Um fenômeno capaz de vender qualquer coisa


Terça-feira, 17 de dezembro de 2002 - Jornal da Tarde


Um fenômeno capaz de vender qualquer coisa


Tudo o que está associado ao nome ou à imagem de Ronaldinho vende como água no mundo inteiro, principalmente na Ásia


Os catedráticos do futebol têm em Ronaldinho um fenômeno com a bola nos pés. Os analistas do mercado têm no jogador um fenômeno de marketing. Não é um exagero. Números sobram para comprovar a evidência. A média de gols do atacante é inferior apenas à de Pelé. Nike (material esportivo), Pirelli (pneumáticos), TIM (telefonia), Sony (eletrônicos) e AmBev (bebidas) pagaram caro para ter a marca Ronaldo nos seus produtos e contabilizam lucros fabulosos.
O alemão Heinrich von Pierer, presidente da Siemens - multinacional alemã de telefonia celular -, não desmente os homens de marketing. A Siemens tem sua logomarca na camisa do Real Madrid desde setembro, quando Ronaldinho chegou ao clube espanhol.
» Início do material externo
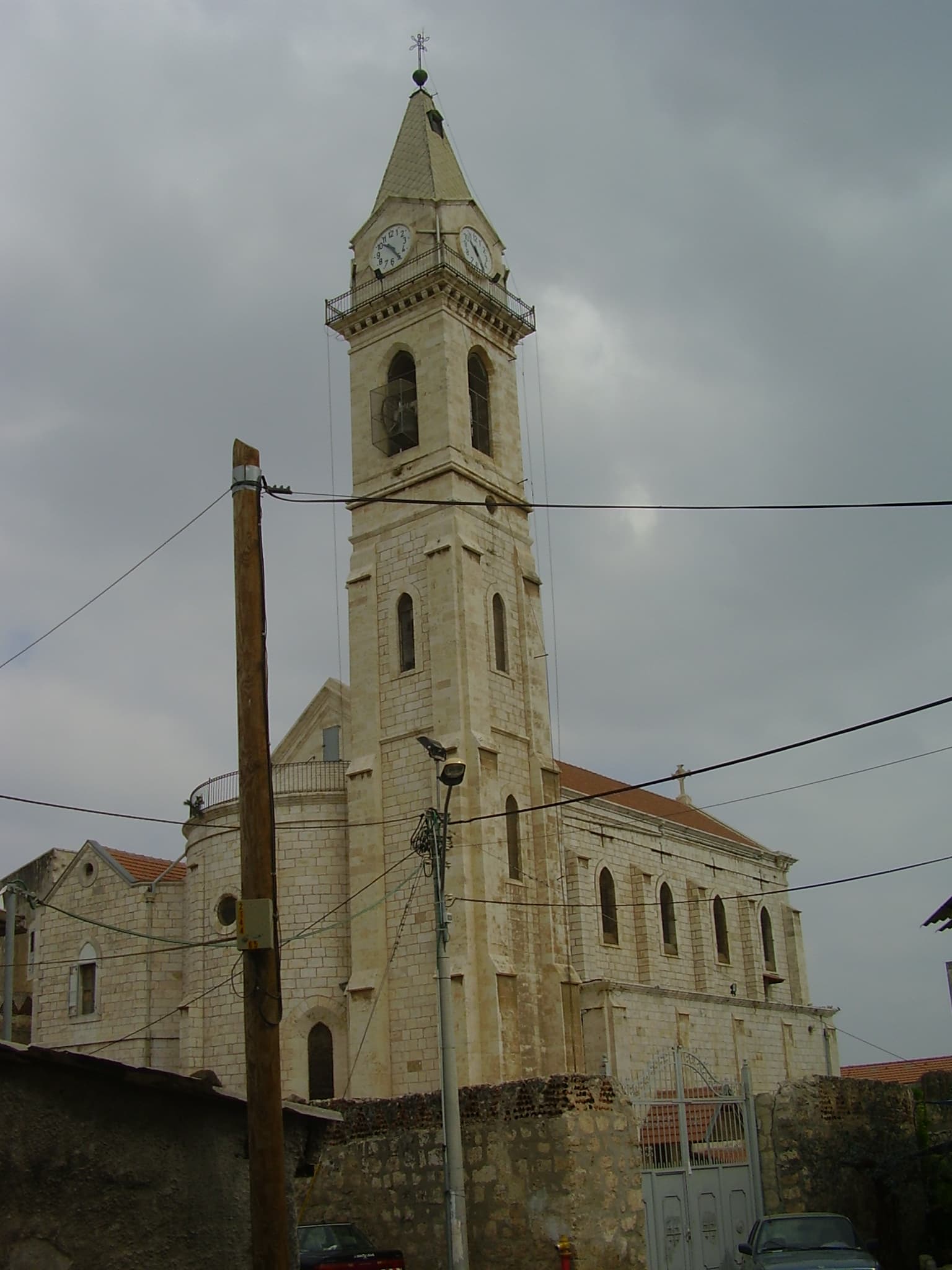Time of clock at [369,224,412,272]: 10:24
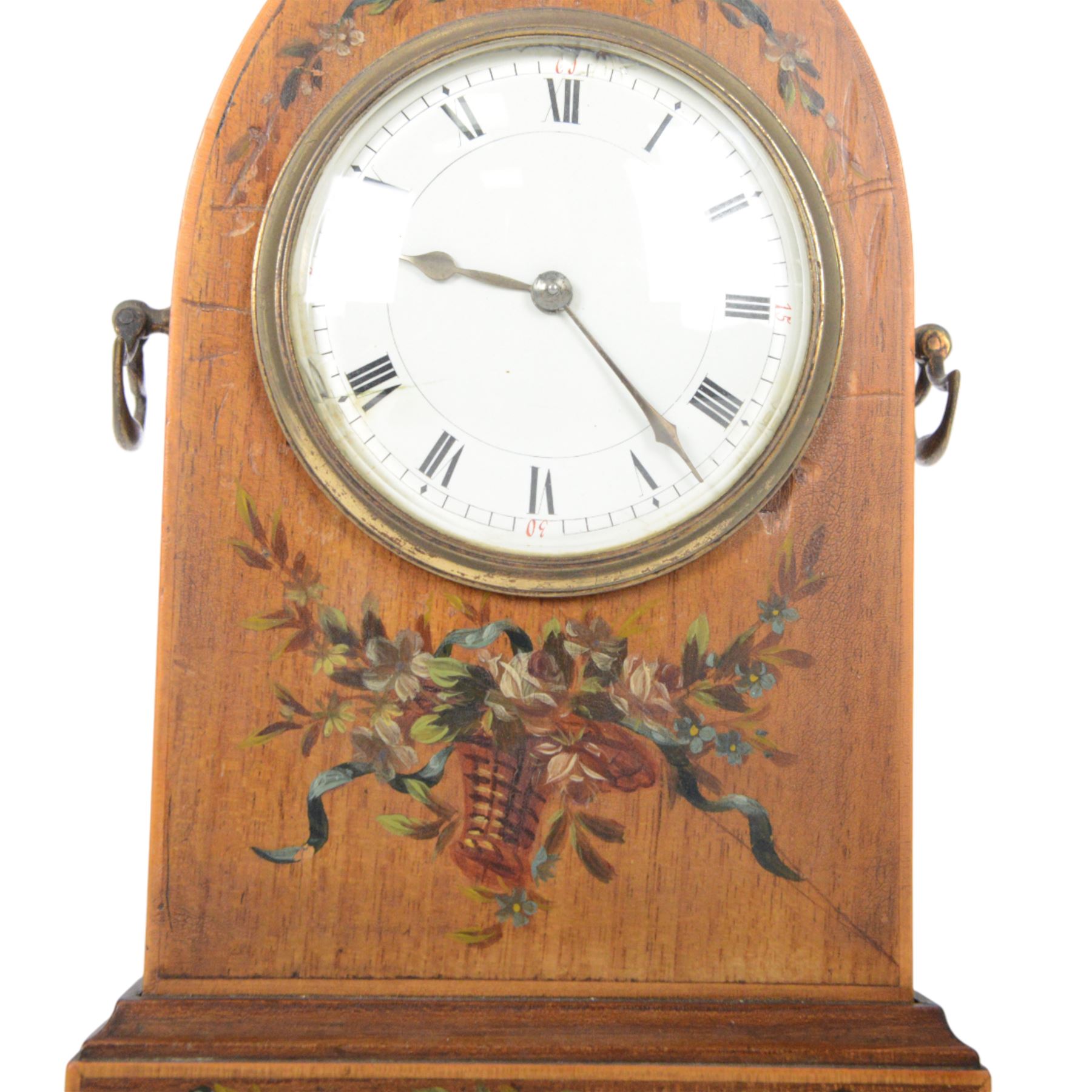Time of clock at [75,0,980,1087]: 9:22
"Este acordo com o Real Madrid foi uma idéia excelente. Está ajudando a dar uma imagem nova da empresa no mundo todo", disse Pierer, que ressaltou também o bom desempenho da Siemens no Brasil.
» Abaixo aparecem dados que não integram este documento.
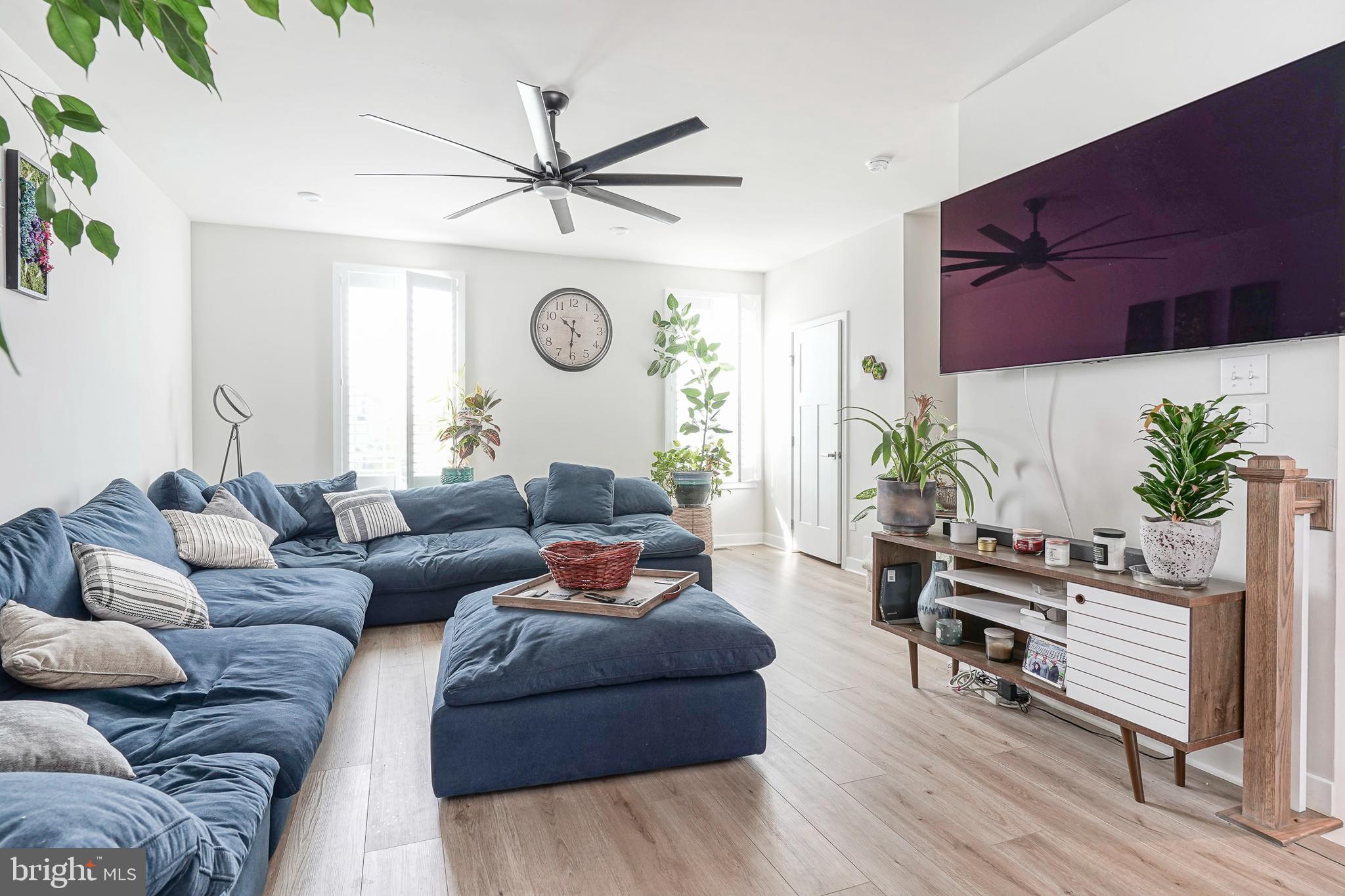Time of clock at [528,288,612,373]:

Ele esfrega as mãos de felicidade ao se debruçar nos números que chegam da Ásia. No Japão, o executivo alemão mira a renda per capita média que alcança US$ 32 mil. Por lá, Ronaldinho é um campeão de vendas.
A Nike já tinha essa informação há mais tempo. Não por acaso tem contrato com o Fenômeno até 2007.
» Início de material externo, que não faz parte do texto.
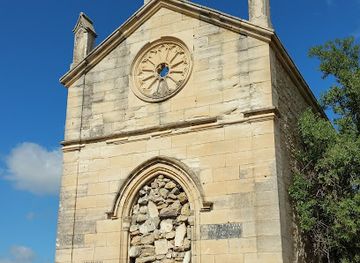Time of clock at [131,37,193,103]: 7:15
"Não é um acordo vitalício, mas depois de 2007 a empresa tem prioridade para renovar por mais dez anos e mais dez anos...", conta Ingo Ostrovsky, diretor de comunicação da Nike Brasil.
Balanço da empresa, até outubro, mostra que os produtos R9 (grife de Ronaldinho) tiveram um excelente desempenho de vendas na temporada. A Nike não divulga os números mas entre os dez países que mais consumiram as peças, seis são asiáticos: Japão, Coréia do Sul, Hong Kong, Malásia, Singapura e Tailândia. Os outros: Itália, Áustria, México e Suécia.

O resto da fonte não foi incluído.